Corpo em evidência: o recado dos recentes desfiles de alta-costura
Depois de dois anos dentro de moletons e pijamas, na clausura da pandemia, as mulheres começam a exibir as formas
A chegada da cantora Rihanna na manhã da terça-feira 1º de março à Paris Fashion Week — semana de moda mais badalada do mundo — deu a temperatura do que aconteceria dali a pouco, no desfile da coleção de inverno 2023 da Dior. Linda aos seis, sete meses de gestação (poucos sabem o tempo exato), a artista surgiu com as formas exuberantes à mostra, a bordo de um modelo criado para ela pela grife francesa. O que Rihanna vestia (ou revelava) é a essência de uma das marcas mais fortes da temporada. As transparências se tornaram onipresentes nas peças recentes das casas de alta-costura, aparecendo em detalhes vazados, rendas e tecidos fluidos. A ideia é dar à beleza do corpo a evidência que merece.

_EXTRATO DE DADOS_.
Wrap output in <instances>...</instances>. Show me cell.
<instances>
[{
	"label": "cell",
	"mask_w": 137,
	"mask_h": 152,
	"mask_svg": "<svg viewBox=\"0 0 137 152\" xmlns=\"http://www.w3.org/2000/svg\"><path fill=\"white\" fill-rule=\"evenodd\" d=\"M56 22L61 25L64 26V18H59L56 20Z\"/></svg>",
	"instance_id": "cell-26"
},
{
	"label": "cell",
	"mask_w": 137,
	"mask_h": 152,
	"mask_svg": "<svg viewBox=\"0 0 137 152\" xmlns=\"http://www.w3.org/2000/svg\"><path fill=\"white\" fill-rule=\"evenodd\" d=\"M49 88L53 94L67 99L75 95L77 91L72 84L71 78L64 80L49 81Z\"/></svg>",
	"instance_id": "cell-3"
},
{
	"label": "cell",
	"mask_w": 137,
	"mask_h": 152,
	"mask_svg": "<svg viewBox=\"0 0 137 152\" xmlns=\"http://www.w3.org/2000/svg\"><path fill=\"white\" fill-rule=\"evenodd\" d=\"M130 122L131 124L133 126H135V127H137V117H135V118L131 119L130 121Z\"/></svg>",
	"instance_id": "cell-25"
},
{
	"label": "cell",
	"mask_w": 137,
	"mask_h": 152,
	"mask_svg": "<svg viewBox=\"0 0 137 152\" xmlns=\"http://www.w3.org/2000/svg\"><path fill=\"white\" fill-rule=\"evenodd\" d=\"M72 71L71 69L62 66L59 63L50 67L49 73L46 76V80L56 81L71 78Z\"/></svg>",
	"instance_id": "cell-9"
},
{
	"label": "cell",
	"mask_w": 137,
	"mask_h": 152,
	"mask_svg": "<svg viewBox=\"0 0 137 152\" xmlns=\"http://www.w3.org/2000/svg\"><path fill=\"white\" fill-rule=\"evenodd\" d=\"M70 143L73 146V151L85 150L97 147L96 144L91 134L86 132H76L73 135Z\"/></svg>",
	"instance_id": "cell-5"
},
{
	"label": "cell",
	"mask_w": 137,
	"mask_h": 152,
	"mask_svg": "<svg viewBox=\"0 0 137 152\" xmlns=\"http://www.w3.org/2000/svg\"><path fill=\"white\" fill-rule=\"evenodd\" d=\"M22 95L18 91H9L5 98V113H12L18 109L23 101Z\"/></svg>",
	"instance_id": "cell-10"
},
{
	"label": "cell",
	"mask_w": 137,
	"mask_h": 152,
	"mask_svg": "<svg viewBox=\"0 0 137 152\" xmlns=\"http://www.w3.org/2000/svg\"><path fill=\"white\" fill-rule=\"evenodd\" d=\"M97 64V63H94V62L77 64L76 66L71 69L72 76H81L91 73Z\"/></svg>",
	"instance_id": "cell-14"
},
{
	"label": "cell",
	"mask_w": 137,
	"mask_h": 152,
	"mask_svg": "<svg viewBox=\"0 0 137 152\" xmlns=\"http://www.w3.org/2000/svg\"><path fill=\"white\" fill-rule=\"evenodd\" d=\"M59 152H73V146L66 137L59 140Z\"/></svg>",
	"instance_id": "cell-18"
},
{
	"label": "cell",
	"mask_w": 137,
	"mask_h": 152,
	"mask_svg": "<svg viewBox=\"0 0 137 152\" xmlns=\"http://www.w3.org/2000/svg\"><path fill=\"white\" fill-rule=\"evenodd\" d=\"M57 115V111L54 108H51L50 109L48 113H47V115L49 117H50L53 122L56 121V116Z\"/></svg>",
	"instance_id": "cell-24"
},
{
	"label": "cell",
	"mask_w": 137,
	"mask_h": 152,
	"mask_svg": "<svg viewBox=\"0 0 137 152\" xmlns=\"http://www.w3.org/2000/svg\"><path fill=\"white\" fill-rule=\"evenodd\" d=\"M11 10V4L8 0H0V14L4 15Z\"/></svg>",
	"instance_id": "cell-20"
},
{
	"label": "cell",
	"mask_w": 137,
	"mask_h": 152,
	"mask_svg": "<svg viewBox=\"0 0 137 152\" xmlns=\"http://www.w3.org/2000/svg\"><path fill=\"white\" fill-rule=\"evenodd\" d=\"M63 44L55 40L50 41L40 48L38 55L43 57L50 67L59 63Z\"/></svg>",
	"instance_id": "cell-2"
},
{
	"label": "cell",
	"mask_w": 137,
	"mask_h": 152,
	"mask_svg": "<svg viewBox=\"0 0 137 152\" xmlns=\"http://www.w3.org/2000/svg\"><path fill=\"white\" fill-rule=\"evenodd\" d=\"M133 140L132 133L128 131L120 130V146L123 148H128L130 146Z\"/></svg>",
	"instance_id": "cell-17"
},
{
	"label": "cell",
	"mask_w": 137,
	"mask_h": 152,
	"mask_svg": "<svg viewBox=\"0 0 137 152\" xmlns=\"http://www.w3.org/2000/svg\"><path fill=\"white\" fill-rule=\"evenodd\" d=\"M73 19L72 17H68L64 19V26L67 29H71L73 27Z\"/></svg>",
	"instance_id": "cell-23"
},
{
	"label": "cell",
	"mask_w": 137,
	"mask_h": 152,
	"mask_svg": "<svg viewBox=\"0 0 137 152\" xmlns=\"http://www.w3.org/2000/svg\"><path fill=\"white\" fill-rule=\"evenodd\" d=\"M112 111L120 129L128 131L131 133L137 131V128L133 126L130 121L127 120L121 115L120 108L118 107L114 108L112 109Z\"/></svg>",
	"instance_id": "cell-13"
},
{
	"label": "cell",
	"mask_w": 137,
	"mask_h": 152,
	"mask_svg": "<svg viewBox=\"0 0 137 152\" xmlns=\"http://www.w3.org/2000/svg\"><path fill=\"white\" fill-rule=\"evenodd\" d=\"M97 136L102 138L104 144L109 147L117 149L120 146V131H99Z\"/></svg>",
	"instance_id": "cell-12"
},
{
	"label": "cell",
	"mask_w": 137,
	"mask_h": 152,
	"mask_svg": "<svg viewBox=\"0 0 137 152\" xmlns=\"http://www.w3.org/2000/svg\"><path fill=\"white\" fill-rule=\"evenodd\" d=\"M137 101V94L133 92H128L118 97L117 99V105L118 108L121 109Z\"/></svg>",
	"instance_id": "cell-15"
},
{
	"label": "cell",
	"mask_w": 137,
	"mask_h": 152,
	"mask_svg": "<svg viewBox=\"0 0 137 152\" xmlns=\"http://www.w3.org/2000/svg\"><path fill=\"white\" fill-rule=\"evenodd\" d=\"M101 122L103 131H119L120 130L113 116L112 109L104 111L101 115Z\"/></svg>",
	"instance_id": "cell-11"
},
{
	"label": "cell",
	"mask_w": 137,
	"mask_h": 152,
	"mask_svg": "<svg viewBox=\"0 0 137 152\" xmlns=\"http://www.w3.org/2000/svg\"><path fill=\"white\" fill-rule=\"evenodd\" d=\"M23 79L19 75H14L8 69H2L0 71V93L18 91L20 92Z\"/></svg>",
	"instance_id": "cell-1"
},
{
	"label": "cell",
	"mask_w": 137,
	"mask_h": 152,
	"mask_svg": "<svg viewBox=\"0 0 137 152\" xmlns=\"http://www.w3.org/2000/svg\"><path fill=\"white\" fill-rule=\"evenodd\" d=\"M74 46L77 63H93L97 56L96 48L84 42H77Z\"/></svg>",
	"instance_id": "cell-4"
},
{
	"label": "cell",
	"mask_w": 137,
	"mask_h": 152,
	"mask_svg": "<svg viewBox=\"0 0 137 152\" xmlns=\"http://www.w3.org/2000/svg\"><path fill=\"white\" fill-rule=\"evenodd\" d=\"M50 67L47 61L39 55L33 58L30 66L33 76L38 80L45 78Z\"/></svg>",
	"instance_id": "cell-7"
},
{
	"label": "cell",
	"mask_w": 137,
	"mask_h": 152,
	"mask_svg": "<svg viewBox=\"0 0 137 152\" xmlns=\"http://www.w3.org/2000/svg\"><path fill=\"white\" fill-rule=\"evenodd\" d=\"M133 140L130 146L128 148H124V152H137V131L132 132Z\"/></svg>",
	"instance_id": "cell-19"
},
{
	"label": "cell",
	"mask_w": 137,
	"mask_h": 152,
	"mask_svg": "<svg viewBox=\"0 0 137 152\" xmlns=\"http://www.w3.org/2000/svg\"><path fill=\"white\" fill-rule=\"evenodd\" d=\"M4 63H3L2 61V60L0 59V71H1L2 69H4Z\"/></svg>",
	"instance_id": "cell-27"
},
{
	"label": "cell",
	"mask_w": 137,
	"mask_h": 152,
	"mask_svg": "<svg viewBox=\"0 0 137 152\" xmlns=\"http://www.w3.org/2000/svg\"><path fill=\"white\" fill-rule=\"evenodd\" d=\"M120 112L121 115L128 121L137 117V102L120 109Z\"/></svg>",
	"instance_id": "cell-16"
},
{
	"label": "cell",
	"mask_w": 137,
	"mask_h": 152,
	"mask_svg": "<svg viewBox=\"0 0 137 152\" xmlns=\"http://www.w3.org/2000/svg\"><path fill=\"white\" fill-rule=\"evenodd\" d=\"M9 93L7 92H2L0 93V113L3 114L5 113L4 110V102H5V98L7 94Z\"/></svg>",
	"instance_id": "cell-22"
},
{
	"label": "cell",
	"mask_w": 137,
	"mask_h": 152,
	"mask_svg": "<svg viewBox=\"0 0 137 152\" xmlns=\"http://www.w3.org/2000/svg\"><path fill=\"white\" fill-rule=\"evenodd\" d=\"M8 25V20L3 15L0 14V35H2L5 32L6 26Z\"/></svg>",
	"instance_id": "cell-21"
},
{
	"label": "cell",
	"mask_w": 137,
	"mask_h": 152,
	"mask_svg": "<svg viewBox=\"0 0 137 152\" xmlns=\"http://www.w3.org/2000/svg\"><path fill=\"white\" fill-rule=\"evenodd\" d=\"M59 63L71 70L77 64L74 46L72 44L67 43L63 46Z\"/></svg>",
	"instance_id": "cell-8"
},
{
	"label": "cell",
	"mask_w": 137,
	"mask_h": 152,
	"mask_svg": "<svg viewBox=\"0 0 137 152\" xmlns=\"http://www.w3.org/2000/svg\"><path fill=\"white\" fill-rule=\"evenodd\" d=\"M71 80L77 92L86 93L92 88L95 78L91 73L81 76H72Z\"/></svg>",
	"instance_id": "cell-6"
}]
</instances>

_O QUE FAZER_.
1. No trecho sobre os desfiles de alta-costura, de qual coleção da Dior era o desfile que aconteceu depois da chegada de Rihanna?
2. Devolva, do trecho sobre os desfiles de alta-costura, tudo o que vai desde "Corpo em evidência: o" até "evidência que merece.".

_RESPOSTAS POR TAREFA_.
1. Da coleção de inverno 2023 da Dior.

2.
Corpo em evidência: o recado dos recentes desfiles de alta-costura
Depois de dois anos dentro de moletons e pijamas, na clausura da pandemia, as mulheres começam a exibir as formas
A chegada da cantora Rihanna na manhã da terça-feira 1º de março à Paris Fashion Week — semana de moda mais badalada do mundo — deu a temperatura do que aconteceria dali a pouco, no desfile da coleção de inverno 2023 da Dior. Linda aos seis, sete meses de gestação (poucos sabem o tempo exato), a artista surgiu com as formas exuberantes à mostra, a bordo de um modelo criado para ela pela grife francesa. O que Rihanna vestia (ou revelava) é a essência de uma das marcas mais fortes da temporada. As transparências se tornaram onipresentes nas peças recentes das casas de alta-costura, aparecendo em detalhes vazados, rendas e tecidos fluidos. A ideia é dar à beleza do corpo a evidência que merece.